[Begin Provided passage]

Qualification > Sciences
who have answers to this book???(edexcel)
~ Miss Relina ~:
me agaun that my questions and for question concerning calorimeter i have attatched the picture for (fig1.2.10)
Deadly_king:
--- Quote from: Relina on December 07, 2010, 10:21:05 pm ---me agaun that my questions and for question concerning calorimeter i have attatched the picture for (fig1.2.10)
--- End quote ---
1st attachment. No 3
is exothermic since we can note from the graph that the products are at a lower temperature than the reactants. This means that they possess less energy. Therefore energy has been released during the reaction which demonstrates that the reaction is indeed exothermic.
is endothermic. Same principle as above is applied. I guess you'll be able to put n your own words. ;)
Temperature change for A - exothermic : (30 - 10) = 20oC
Temperature change for B - endothermic : (40 - 20) = 20oC
4th attachment
You should use the two equations provided below to form the required equation which is :
H2SO4 + 2KCl -----> 2HCl + K2SO4
Now we need to re-arrange the information provided to get this. You need to inverse the 2nd equation provided and multiply it by 2.
H2SO4 + 2KOH ----> K2SO4 + 2H2O ^H = -324 KJ
2KCl + 2H2O ----> 2HCl + 2KOH ^H = +408 KJ
NOTE : When you inverse an equation and multiply it by 2, you should inverse the enthalpy change as well and multiply it too.
Now you mix the two equations.
H2SO4 + 2KOH + 2KCl + 2H2O ----> K2SO4 + 2H2O + 2HCl + 2KOH
From this resulting equation you can note that 2KOH and 2H2O cancel each other from both sides of the equation.
So now you get your equation. For its enthalpy change you just need to add them tegether.
^ H = -324 + 408 = +84 KJ
Deadly_king:
5th attachment
This is the equation representing the formation of propanoic acid.
3C + 3H2 + 1/2O2 ----> C3H5OH
Since the enthalpy changes of combustion has been given to you, you also need to write the equation relating each substance and its respective combustion.
1. C + O2 ----> CO2 (Enthalpy change of formation of carbon dioxide)
2. H2 + 0.5O2 ----> H2O (Enthalpy change of formation of water)
3. C3H5OH + 9/2O2 ----> 3CO2 + 3H2O (Enthalpy change of combustion of propanoic acid)
As you may observe, the combustion of both hydrogen and carbon leads to carbon dioxide and hydrogen as well as the combustion of butane.
Hence, according to Hess's law, we may opt for another route in the conversion of carbon and hydrogen to butane.
Let's say we'll convert 3 moles of carbon and 3 moles of Hydrogen gas to carbon dioxide and water. Then these two products are converted to propanoic acid.
In practise these reactions are not feasible. But in theory we may opt for that method to find standard enthalpy changes of a particular reaction.
Let ^C be the enthalpy change of combustion of carbon.

[End Provided passage]
[Begin Extracted material]

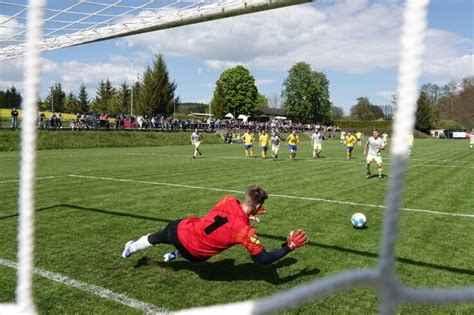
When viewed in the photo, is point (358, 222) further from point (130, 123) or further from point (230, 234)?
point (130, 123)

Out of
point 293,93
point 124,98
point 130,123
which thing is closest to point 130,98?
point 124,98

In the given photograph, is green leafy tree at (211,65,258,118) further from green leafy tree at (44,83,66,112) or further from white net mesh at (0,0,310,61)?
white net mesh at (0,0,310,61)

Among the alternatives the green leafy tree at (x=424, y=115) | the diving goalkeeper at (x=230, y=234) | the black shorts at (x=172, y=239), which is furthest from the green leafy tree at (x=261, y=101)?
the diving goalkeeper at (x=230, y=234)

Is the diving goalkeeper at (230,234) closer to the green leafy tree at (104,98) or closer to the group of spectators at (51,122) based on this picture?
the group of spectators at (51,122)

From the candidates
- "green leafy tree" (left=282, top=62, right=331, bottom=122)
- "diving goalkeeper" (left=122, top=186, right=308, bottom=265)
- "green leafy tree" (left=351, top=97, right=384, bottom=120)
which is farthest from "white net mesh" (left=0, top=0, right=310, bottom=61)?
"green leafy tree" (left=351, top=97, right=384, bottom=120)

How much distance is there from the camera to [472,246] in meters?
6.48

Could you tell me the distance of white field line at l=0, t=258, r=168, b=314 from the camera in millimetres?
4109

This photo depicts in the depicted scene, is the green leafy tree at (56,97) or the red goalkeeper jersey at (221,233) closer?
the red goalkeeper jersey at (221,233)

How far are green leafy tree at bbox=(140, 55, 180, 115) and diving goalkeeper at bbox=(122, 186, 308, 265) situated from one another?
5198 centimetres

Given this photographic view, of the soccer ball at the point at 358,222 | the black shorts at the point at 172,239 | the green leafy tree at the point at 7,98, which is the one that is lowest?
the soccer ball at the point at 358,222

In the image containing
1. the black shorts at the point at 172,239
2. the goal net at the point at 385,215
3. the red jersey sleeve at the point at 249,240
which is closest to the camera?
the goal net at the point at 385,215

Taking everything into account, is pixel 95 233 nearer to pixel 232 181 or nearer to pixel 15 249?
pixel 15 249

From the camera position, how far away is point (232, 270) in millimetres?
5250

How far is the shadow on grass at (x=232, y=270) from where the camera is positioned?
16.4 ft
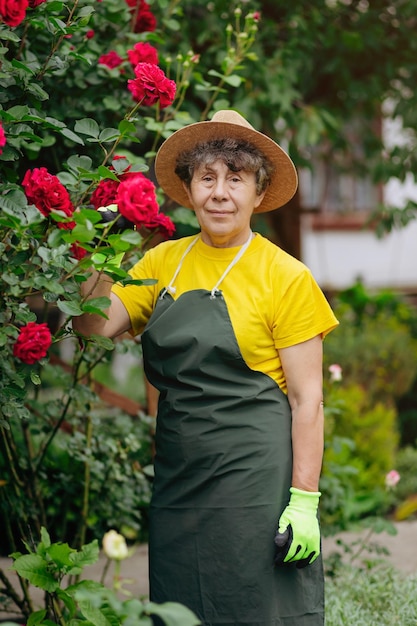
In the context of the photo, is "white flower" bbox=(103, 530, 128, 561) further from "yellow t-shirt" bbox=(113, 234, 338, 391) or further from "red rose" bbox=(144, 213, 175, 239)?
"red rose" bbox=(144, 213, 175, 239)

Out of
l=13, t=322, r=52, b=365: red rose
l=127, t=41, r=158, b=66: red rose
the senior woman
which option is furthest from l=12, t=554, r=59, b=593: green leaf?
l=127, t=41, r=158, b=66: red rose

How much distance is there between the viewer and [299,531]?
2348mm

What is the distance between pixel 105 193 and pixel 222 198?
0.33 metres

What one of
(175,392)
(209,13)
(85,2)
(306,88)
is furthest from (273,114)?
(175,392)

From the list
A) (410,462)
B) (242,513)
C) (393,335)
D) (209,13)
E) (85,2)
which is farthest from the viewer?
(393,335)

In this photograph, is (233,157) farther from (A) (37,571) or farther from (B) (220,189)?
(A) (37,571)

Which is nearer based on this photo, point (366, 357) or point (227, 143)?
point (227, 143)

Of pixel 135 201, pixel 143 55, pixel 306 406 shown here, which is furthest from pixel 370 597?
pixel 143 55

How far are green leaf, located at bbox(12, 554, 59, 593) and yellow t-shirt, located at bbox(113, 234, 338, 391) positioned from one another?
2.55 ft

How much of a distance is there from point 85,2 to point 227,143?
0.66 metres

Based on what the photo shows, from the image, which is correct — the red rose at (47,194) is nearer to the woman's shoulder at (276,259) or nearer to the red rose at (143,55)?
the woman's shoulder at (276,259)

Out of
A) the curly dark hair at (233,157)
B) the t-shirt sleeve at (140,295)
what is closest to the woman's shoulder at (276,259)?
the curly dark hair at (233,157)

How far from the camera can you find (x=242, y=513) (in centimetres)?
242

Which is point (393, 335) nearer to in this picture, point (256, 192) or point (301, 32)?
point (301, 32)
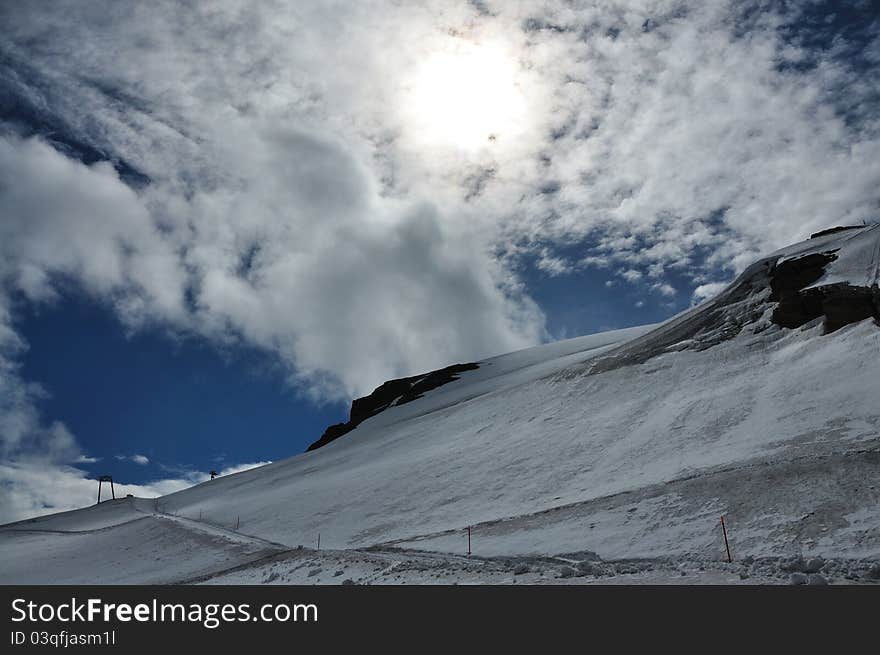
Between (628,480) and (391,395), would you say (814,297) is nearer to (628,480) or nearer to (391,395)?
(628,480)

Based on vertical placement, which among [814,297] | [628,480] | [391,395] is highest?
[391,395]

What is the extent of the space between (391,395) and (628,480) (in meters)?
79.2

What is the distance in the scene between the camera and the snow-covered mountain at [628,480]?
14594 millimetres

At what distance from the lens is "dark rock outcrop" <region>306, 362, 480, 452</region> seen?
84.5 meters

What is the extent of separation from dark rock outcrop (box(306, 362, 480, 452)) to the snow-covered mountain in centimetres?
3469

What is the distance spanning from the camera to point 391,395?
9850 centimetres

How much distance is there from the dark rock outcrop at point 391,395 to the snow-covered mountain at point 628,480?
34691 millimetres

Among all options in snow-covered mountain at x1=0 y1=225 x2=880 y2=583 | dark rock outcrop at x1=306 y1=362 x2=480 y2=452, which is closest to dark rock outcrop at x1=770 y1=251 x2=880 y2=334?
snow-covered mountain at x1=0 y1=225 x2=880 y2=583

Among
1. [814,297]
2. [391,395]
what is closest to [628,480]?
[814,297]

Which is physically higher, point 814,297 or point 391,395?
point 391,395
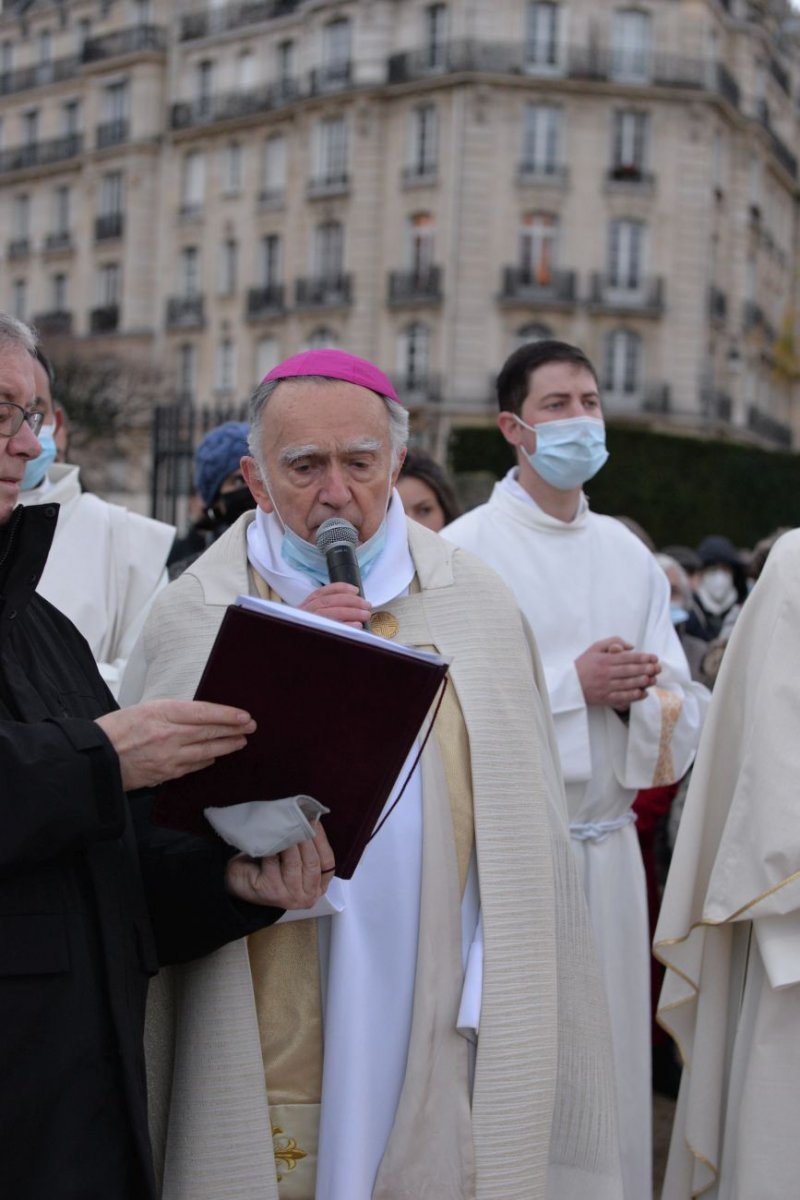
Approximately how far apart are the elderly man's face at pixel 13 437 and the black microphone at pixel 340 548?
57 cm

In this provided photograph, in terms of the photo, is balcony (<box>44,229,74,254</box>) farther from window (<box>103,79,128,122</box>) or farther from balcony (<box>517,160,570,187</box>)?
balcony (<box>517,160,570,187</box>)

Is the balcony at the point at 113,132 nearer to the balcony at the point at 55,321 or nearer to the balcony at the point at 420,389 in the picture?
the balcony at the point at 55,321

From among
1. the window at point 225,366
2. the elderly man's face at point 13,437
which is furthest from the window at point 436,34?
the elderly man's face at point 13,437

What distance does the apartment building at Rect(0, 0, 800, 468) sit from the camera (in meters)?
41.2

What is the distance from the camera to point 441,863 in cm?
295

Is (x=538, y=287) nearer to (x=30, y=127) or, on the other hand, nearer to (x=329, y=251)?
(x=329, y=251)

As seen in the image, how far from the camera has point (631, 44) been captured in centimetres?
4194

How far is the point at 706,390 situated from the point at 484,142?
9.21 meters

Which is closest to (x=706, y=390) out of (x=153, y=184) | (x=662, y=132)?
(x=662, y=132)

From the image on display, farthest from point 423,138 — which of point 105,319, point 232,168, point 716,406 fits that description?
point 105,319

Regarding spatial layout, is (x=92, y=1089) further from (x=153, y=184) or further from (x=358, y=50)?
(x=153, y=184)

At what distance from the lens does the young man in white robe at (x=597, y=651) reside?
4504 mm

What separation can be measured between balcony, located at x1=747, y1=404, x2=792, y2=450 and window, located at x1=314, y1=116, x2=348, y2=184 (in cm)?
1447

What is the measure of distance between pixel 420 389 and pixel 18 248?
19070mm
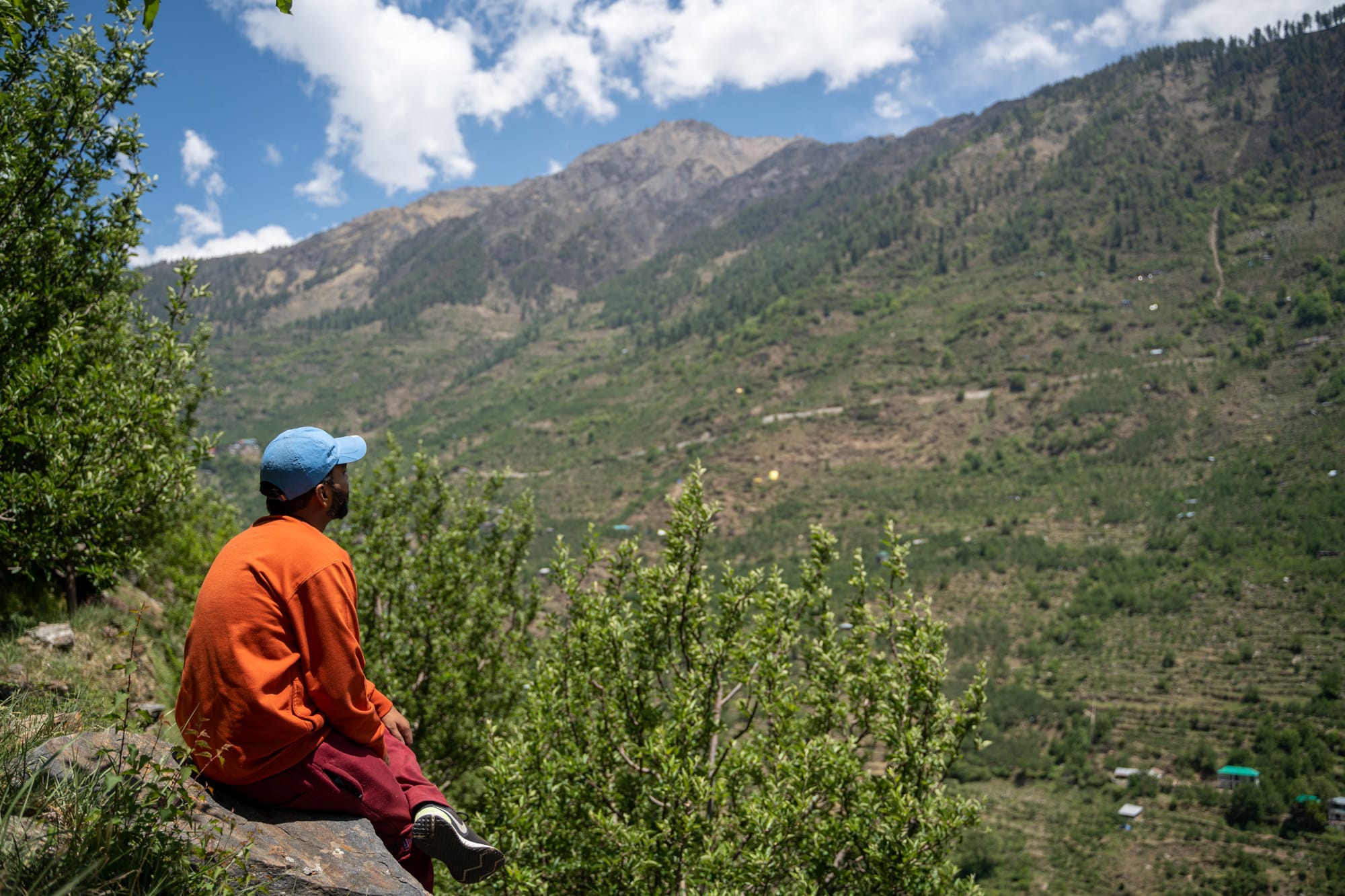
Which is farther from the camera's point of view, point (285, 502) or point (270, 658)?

[End Extracted material]

Problems to work on
[1] Rewrite the enthalpy forum thread between "H2SO4 + 2KOH +" and "of propanoic acid.", inclusive, renaming "propanoic acid" to "propionic acid".
[2] Carry the enthalpy forum thread forward, starting right after its last line.

The replies
[1]
H2SO4 + 2KOH + 2KCl + 2H2O ----> K2SO4 + 2H2O + 2HCl + 2KOH
From this resulting equation you can note that 2KOH and 2H2O cancel each other from both sides of the equation.
So now you get your equation. For its enthalpy change you just need to add them tegether.
^ H = -324 + 408 = +84 KJ
Deadly_king:
5th attachment
This is the equation representing the formation of propionic acid.

[2]
So Enthalpy change of formation of propanoic acid = 3(^C) + 3(^H) - (^C3H5OH) = 3(-393.5) + 3(-285.8) - (-1527.2) = -510.7 KJ
NOTE : We need to subtract the enthalpy change of combustion since we are converting carbon dioxide and water back to propanoic acid whereas the enthalpy change of combustion of propanoic acid actually is the energy evolved when 1 mole of propanoic acid is completely burnt to carbon dioxide and water. In other words we are doing just the contrary, that's why we need to subtract it.
~ Miss Relina ~:
--- Quote from: Martin Luther King Jr on December 09, 2010, 12:42:04 pm ---5th attachment
This is the equation representing the formation of propanoic acid.
3C + 3H2 + 1/2O2 ----> C3H5OH
Since the enthalpy changes of combustion has been given to you, you also need to write the equation relating each substance and its respective combustion.
1. C + O2 ----> CO2 (Enthalpy change of formation of carbon dioxide)
2. H2 + 0.5O2 ----> H2O (Enthalpy change of formation of water)
3. C3H5OH + 9/2O2 ----> 3CO2 + 3H2O (Enthalpy change of combustion of propanoic acid)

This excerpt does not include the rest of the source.